I guess I'm just getting tired of being evaluated constantly. Imagine for this whole year if every day were an interview and you received feedback at the end of each week on your performance. That's kind of what being a third year medical student feels like.

But here's the thing. If you're not somehow already magically performing like a fourth year or intern after one week, you're probably not going to get higher than a High Pass (the equivalent of a B). Now I say this with the caveat that everyone has a different view of how many students deserve Honors (the equivalent of an A) and what constitutes honors-level work. So naturally your grade not only depends on your performance, but on your grader's opinion of what grades mean and how they should work.

So basically Honors is the enigma of the third year medical student. What does it mean, really? What is the formula to achieve it? It seems that the usual medical student recipe - hard work, studying all the time, knowing everything - doesn't really work. It also seems that my method - hard work, being really helpful, people skills :), and trying to convince myself to study sometimes - also doesn't really work. It's not that I really need Honors in everything. It's just kind of hard to work 60 hours a week, to try your hardest at something that kind of scares you, and then to be told that you "seemed like a genuinely nice person" (literal direct quote) but you get HIGH PASS. Buzz. Next.

Needless to say the excitement of third year has worn off a little bit, in addition to the fact that I'm still tested around once a month (the results of which are always discouraging), thus I am already close to ready for third year to be over with.

I am currently in the middle of my Obstetrics and Gynecology rotation, which I really am enjoying (despite the difficulties inherent in third year mentioned above).
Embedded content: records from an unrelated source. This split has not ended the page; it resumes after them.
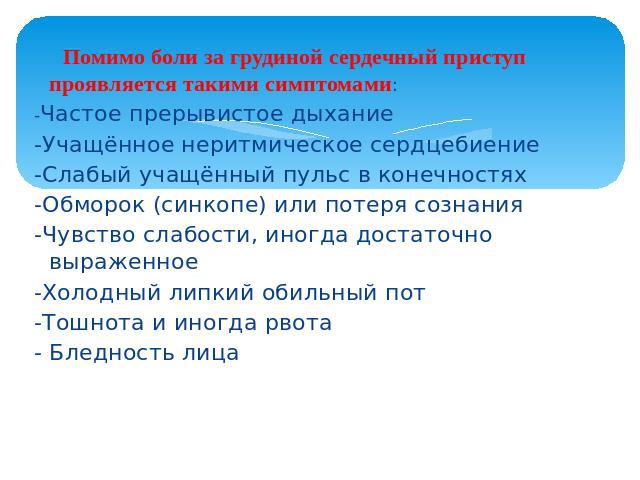 Помимо боли за грудиной сердечный приступ проявляется такими симптомами:

-Частое прерывистое дыхание

-Учащённое неритмическое сердцебиение

-Слабый учащённый пульс в конечностях

-Обморок (синкопе) или потеря сознания

-Чувство слабости, иногда достаточно выраженное

-Холодный липкий обильный пот

-Тошнота и иногда рвота

- Бледность лица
My goal is mainly to study really hard so I hopefully get a better grade on this test than any of the others, then I basically feel like I can stop worrying and just settle on getting High Passes for my remaining rotations. Hopefully then I will have Honors in the two things I am thinking of going into, and that seems good enough to me! I am hopeful that I'll write another post summarizing OB/GYN in the next three weeks.